:: Activity ::
Of the entries below, return only those lines from the line with "Adam Weiss, part" to the line with "A woman wearing", exactly, both included.

:: Information shown ::
- - - - -
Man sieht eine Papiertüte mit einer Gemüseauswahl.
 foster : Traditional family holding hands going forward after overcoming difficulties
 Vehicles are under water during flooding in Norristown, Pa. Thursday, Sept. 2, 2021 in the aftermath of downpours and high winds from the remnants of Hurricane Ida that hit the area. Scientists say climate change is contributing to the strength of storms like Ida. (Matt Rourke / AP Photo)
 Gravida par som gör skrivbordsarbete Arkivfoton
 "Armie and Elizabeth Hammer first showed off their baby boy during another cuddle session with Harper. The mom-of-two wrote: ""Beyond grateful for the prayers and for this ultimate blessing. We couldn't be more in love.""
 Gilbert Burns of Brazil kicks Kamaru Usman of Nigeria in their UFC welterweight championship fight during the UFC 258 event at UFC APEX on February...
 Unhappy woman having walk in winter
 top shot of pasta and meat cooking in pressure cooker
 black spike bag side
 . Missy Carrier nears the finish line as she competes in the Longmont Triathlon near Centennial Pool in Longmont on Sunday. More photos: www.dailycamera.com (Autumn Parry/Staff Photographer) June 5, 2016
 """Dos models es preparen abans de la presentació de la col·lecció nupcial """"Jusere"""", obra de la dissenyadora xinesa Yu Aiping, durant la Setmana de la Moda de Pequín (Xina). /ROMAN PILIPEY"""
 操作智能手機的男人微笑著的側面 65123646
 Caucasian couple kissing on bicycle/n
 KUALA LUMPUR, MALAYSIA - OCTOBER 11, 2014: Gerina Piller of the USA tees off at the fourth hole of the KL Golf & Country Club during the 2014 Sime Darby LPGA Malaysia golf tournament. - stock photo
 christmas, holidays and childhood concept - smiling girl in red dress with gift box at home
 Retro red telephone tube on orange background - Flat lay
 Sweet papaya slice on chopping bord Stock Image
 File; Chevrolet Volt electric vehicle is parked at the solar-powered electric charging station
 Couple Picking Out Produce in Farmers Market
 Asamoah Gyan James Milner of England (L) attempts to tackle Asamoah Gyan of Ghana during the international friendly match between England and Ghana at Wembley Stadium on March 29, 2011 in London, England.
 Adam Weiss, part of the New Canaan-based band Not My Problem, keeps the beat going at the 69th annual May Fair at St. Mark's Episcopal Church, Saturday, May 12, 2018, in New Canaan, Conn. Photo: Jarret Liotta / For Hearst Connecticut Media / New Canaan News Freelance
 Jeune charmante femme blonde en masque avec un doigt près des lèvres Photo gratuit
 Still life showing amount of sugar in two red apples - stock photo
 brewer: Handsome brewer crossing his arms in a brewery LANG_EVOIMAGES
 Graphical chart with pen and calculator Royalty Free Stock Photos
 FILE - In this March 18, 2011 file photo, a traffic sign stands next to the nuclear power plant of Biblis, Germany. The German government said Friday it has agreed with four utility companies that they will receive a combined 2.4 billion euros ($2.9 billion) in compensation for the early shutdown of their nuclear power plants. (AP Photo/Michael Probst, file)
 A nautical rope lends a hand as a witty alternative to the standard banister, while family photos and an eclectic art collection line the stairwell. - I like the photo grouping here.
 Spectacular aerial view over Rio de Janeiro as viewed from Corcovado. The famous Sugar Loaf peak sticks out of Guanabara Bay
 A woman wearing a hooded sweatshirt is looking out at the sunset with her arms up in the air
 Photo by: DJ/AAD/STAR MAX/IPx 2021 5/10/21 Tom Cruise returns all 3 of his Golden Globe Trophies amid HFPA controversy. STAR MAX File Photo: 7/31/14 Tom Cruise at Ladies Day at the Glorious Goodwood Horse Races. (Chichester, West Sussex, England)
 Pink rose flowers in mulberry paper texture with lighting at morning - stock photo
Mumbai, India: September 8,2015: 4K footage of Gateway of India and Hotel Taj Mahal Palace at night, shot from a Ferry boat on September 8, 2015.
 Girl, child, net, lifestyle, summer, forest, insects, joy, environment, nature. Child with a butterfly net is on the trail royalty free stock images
- - - - -
:: Solution to this task ::
 Adam Weiss, part of the New Canaan-based band Not My Problem, keeps the beat going at the 69th annual May Fair at St. Mark's Episcopal Church, Saturday, May 12, 2018, in New Canaan, Conn. Photo: Jarret Liotta / For Hearst Connecticut Media / New Canaan News Freelance
 Jeune charmante femme blonde en masque avec un doigt près des lèvres Photo gratuit
 Still life showing amount of sugar in two red apples - stock photo
 brewer: Handsome brewer crossing his arms in a brewery LANG_EVOIMAGES
 Graphical chart with pen and calculator Royalty Free Stock Photos
 FILE - In this March 18, 2011 file photo, a traffic sign stands next to the nuclear power plant of Biblis, Germany. The German government said Friday it has agreed with four utility companies that they will receive a combined 2.4 billion euros ($2.9 billion) in compensation for the early shutdown of their nuclear power plants. (AP Photo/Michael Probst, file)
 A nautical rope lends a hand as a witty alternative to the standard banister, while family photos and an eclectic art collection line the stairwell. - I like the photo grouping here.
 Spectacular aerial view over Rio de Janeiro as viewed from Corcovado. The famous Sugar Loaf peak sticks out of Guanabara Bay
 A woman wearing a hooded sweatshirt is looking out at the sunset with her arms up in the air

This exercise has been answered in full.